→ Problem description
With pictures left out, set down every record word for word.

→ Input
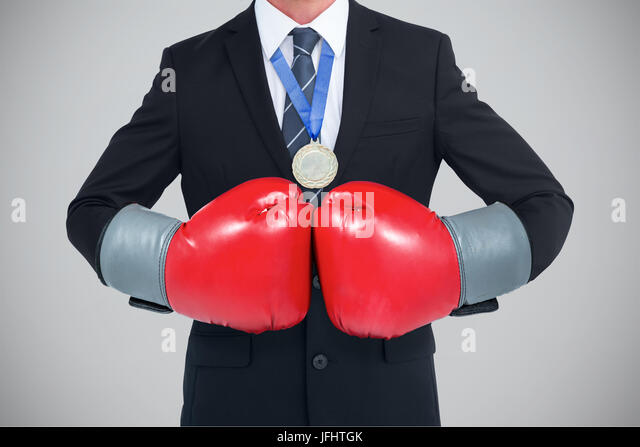 Businessman with boxing gloves against grey background - Stock Image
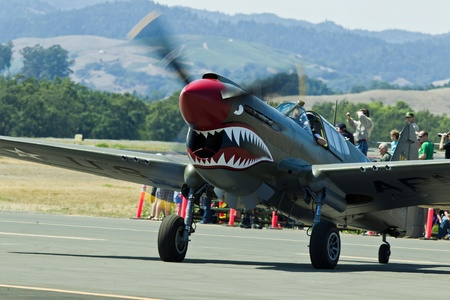 charles county: SANTA ROSA, CA - AUG 20: Curtiss P-40E Warhawk aircraft ready to taxi for takeoff during the Wings Over Wine Country Air Show, on August 20, 2011, Charles M. Schulz - Sonoma County Airport, Santa Rosa, CA.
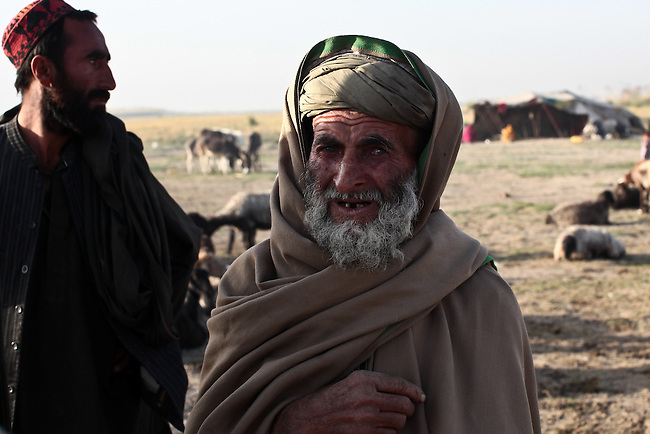 An old man from the nomadic Kuchi tribe meets with U.S. soldiers from Company D, 1st Battalion, 22nd Infantry Regiment on patrol in Malajat, near Kandahar, Afghanistan. Oct. 9, 2010. DREW BROWN/STARS AND STRIPES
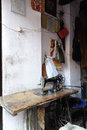 India tailors foot powered sewing machine a glimpse inside an indian tailor s shop a typical scene all over a lone in a tiny room Royalty Free Stock Photos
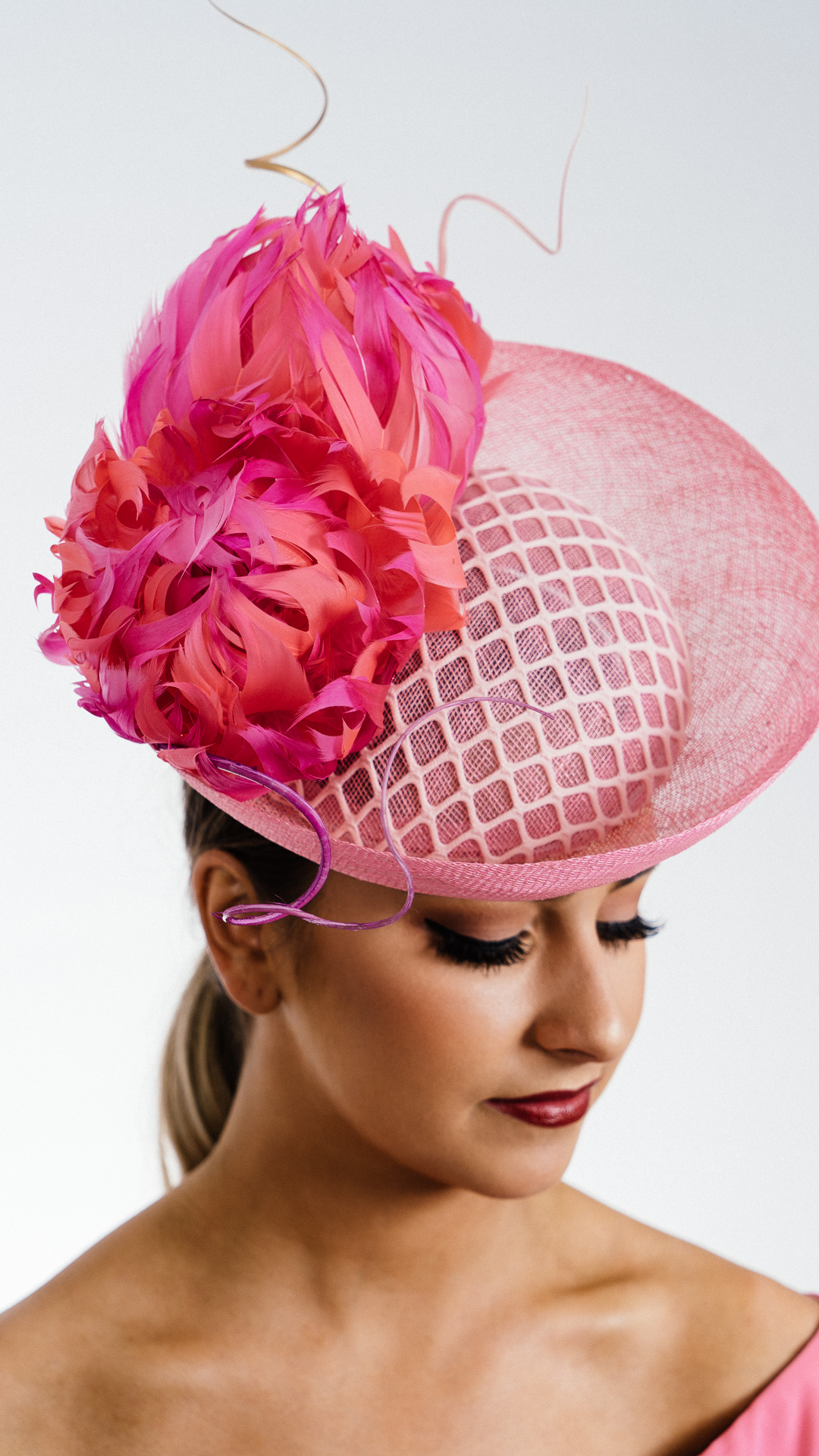 Pink brim upsweep feather flowers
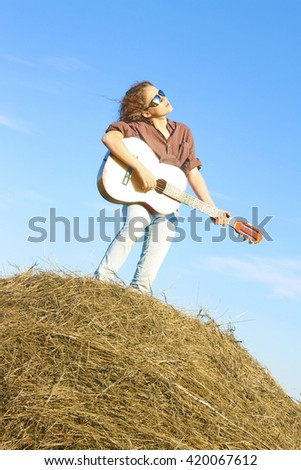 Full length portrait of relaxed cow girl wear dark sunglasses Cute woman standing on the haystack on blue sky with clouds background Good weather with wind Empty copy nature space for inscription - stock photo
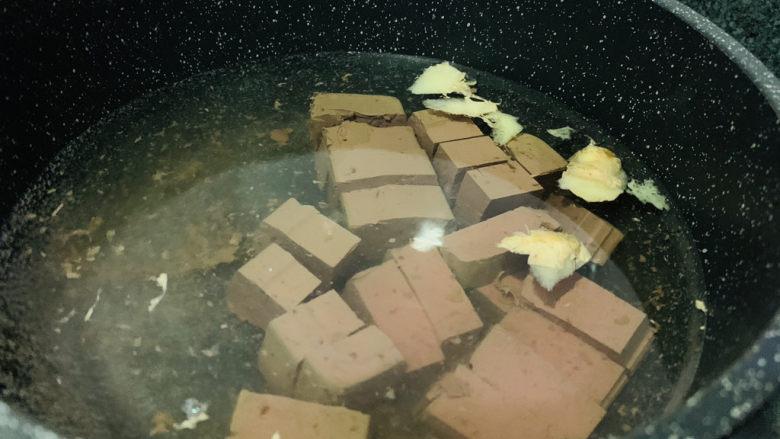 鸭血炒菠菜,锅加清水,加姜片,煮开,加入鸭血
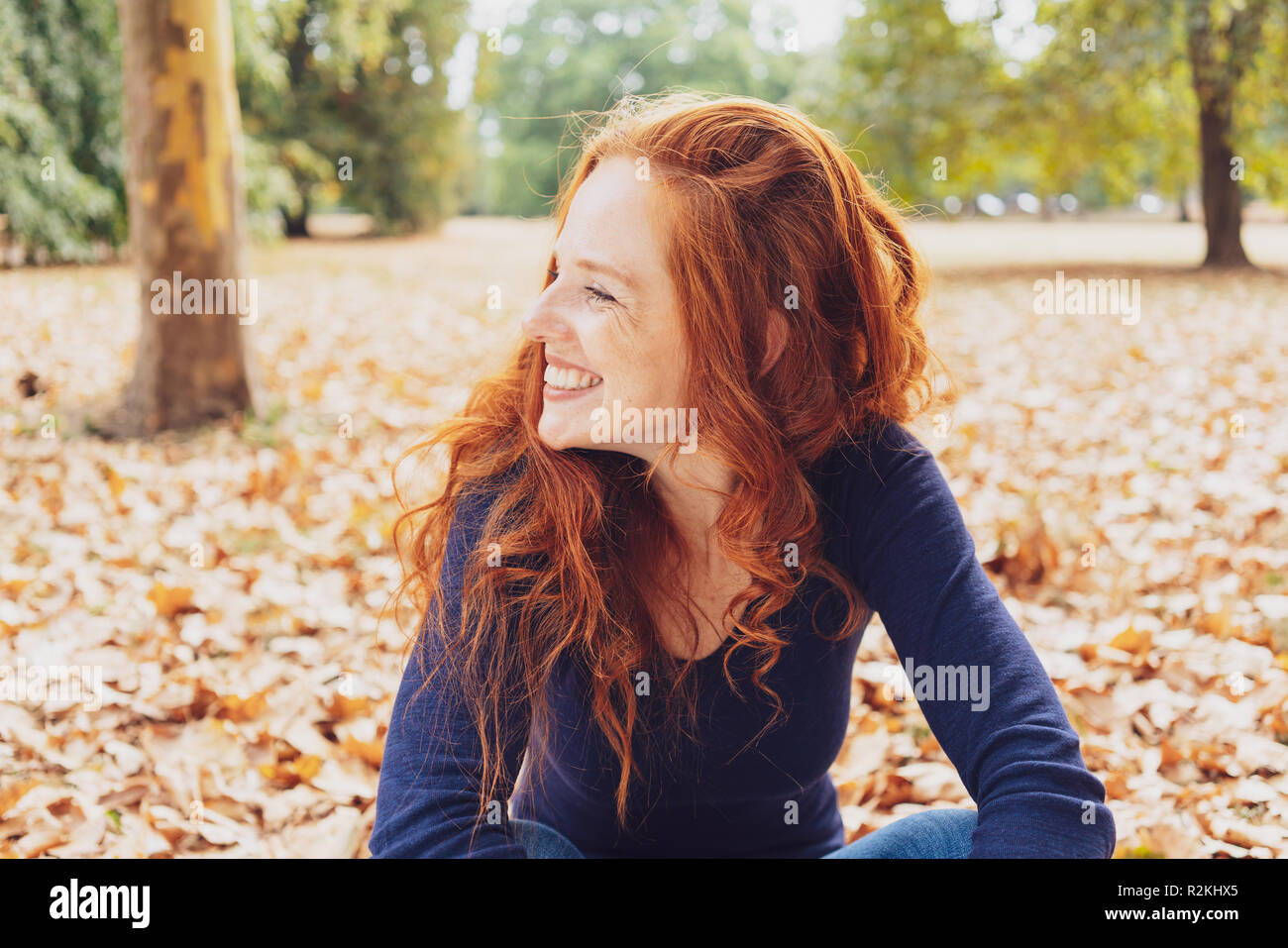 Cute happy young woman with tousled red hair relaxing in a park in autumn sitting amongst the fallen leaves looking to the side with a beaming smile - Stock Image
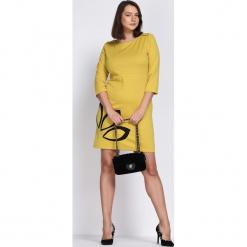 Ciemnożółta Sukienka Echo Arms. Żółte sukienki marki Born2be. Za 24,99 zł.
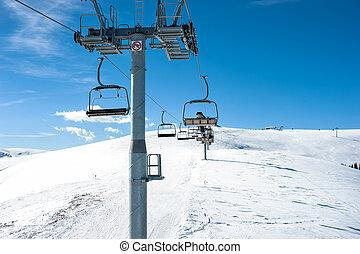 Chairlift on ski slope in mountain resort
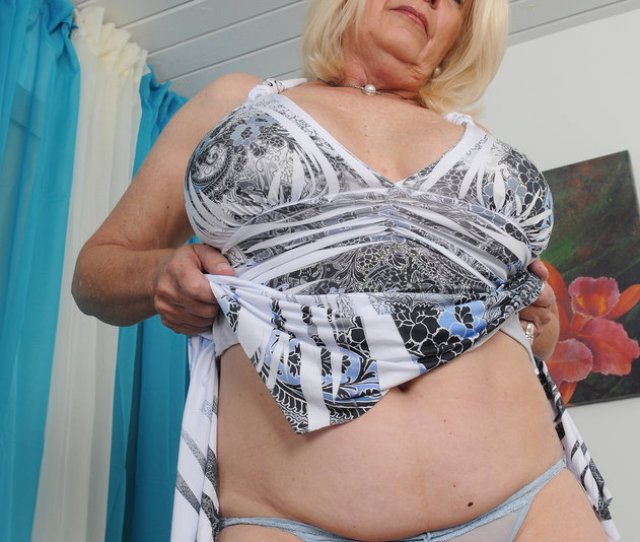 Pierced Hot Granny Flashing Her Pierced Nipples And Upskirt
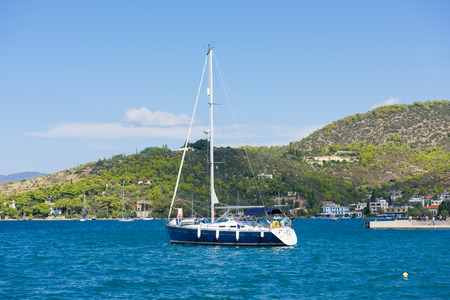 poros: POROS, GREECE - September 27, 2014: Marina of Poros, is a Greek island in southern part of Saronic Gulf, surface is 31 sq km  3,780 inhabitants. It is a popular weekend destination for Athenian travellers. Editorial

→ Exercise output
 Businessman with boxing gloves against grey background - Stock Image
 charles county: SANTA ROSA, CA - AUG 20: Curtiss P-40E Warhawk aircraft ready to taxi for takeoff during the Wings Over Wine Country Air Show, on August 20, 2011, Charles M. Schulz - Sonoma County Airport, Santa Rosa, CA.
 An old man from the nomadic Kuchi tribe meets with U.S. soldiers from Company D, 1st Battalion, 22nd Infantry Regiment on patrol in Malajat, near Kandahar, Afghanistan. Oct. 9, 2010. DREW BROWN/STARS AND STRIPES
 India tailors foot powered sewing machine a glimpse inside an indian tailor s shop a typical scene all over a lone in a tiny room Royalty Free Stock Photos
 Pink brim upsweep feather flowers
 Full length portrait of relaxed cow girl wear dark sunglasses Cute woman standing on the haystack on blue sky with clouds background Good weather with wind Empty copy nature space for inscription - stock photo
 鸭血炒菠菜,锅加清水,加姜片,煮开,加入鸭血
 Cute happy young woman with tousled red hair relaxing in a park in autumn sitting amongst the fallen leaves looking to the side with a beaming smile - Stock Image
 Ciemnożółta Sukienka Echo Arms. Żółte sukienki marki Born2be. Za 24,99 zł.
 Chairlift on ski slope in mountain resort
 Pierced Hot Granny Flashing Her Pierced Nipples And Upskirt
 poros: POROS, GREECE - September 27, 2014: Marina of Poros, is a Greek island in southern part of Saronic Gulf, surface is 31 sq km  3,780 inhabitants. It is a popular weekend destination for Athenian travellers. Editorial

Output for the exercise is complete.